Ela se achava louca. Mas de louca, não tinha absolutamente nada. Havia para tanto uma explicação: isto é o que em casa lhe diziam: você é maluca, sua louca. E foi assim que a pobre quase perdeu a razão. As palavras domésticas são as mais poderosas, capazes de tornar em gênio um idiota, ou quebrar a alma de um inocente. Ela era uma tristeza só, naquele ambiente insano. Não havia mulher mais doce e querendo acertar nas coisas do mundo do que ela. O sorriso era fácil como o de uma criança, por trás do olhar triste e angustiado. Uma mulher apagada.

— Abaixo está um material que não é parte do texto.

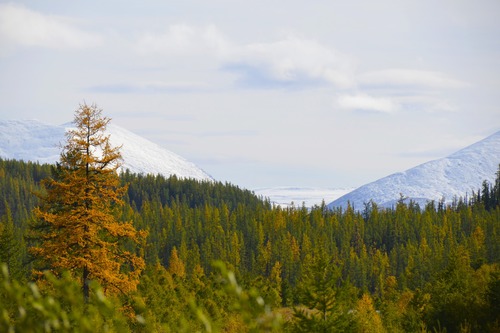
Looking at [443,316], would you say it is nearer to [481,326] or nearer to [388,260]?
[481,326]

Um dia, ela se cansou daquilo tudo, muniu-se coragem, arrumou as trouxas e tomou um chá de sumiço. Sumiu como por encanto. Em casa, na falta de quem se tornasse o maluco da vez, passaram a culpar uns aos outros pela falta que fazia aquela louca. Longe daquela gente, ela descobriu a maravilha da vida ao reencontrar a sua sanidade. Nunca mais ouviu-se falar dela.

26.12.09

quinta-feira, 10 de dezembro de 2009

Fruta fora da estação, ou de como ela finalmente virou mulher grande.

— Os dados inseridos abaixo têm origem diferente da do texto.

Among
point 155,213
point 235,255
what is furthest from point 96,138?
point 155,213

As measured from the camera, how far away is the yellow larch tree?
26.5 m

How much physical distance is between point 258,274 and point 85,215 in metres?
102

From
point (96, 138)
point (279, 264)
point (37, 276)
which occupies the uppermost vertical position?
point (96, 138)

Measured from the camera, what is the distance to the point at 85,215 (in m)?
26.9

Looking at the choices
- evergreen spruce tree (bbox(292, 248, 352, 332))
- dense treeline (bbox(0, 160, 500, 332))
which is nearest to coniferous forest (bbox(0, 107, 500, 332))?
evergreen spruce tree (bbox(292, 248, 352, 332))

Era aquele mulherão. Não havia este homem que não a desejasse. Só havia um porem que os acabrunhava. Sua cabecinha funcionava como a de uma menininha mimada. Era boba demais para aquela sua idade. Ainda estava muito verde. Nunca vi nada igual, mas não era retardada, não. Só era imatura demais para aquele corpão de mulher grande. Parecia uma fruta fora da estação. Um dia, ela teve uma inspiração. Ficou imóvel, observando a árvore no quintal de sua casa. Olhava, e olhava sem dizer palavra. Parecia estar num transe. Não demorou muito, trepou num galho e ficou de cabeça para baixo prendendo-se pelas pernas dobradas. Eram formidáveis aquelas pernas. A boca sempre calada. Ficou assim até a exaustão, quando soltou-se finalmente e espatifou-se no chão. Amadureceu.

09.12.09

quarta-feira, 25 de novembro de 2009

As atarantadas.

Eram amigas unidas feito carne e unha. Quase irmãs. Dividiram até o berço algumas vezes. Falavam animadas pelos cotovelos quando se encontravam, e como tinham o que falar, embora fosse sempre o mesmo assunto. Na infância, eram criancices. Na adolescência, eram bobagens. Na faculdade, eram futilidades. Quando adultas, era pura sacanagem. Ao envelhecerem, lembravam dos velhos tempos. Falavam sempre ao mesmo tempo balançando os braços como duas afogadas no meio do oceano de palavras até cansar, embora dificilmente uma prestasse atenção no que a outra dizia. Mas eram grandes amigas, antes de tudo e isto é o que importava. Quando uma delas morreu de morte natural, a outra ficou muda.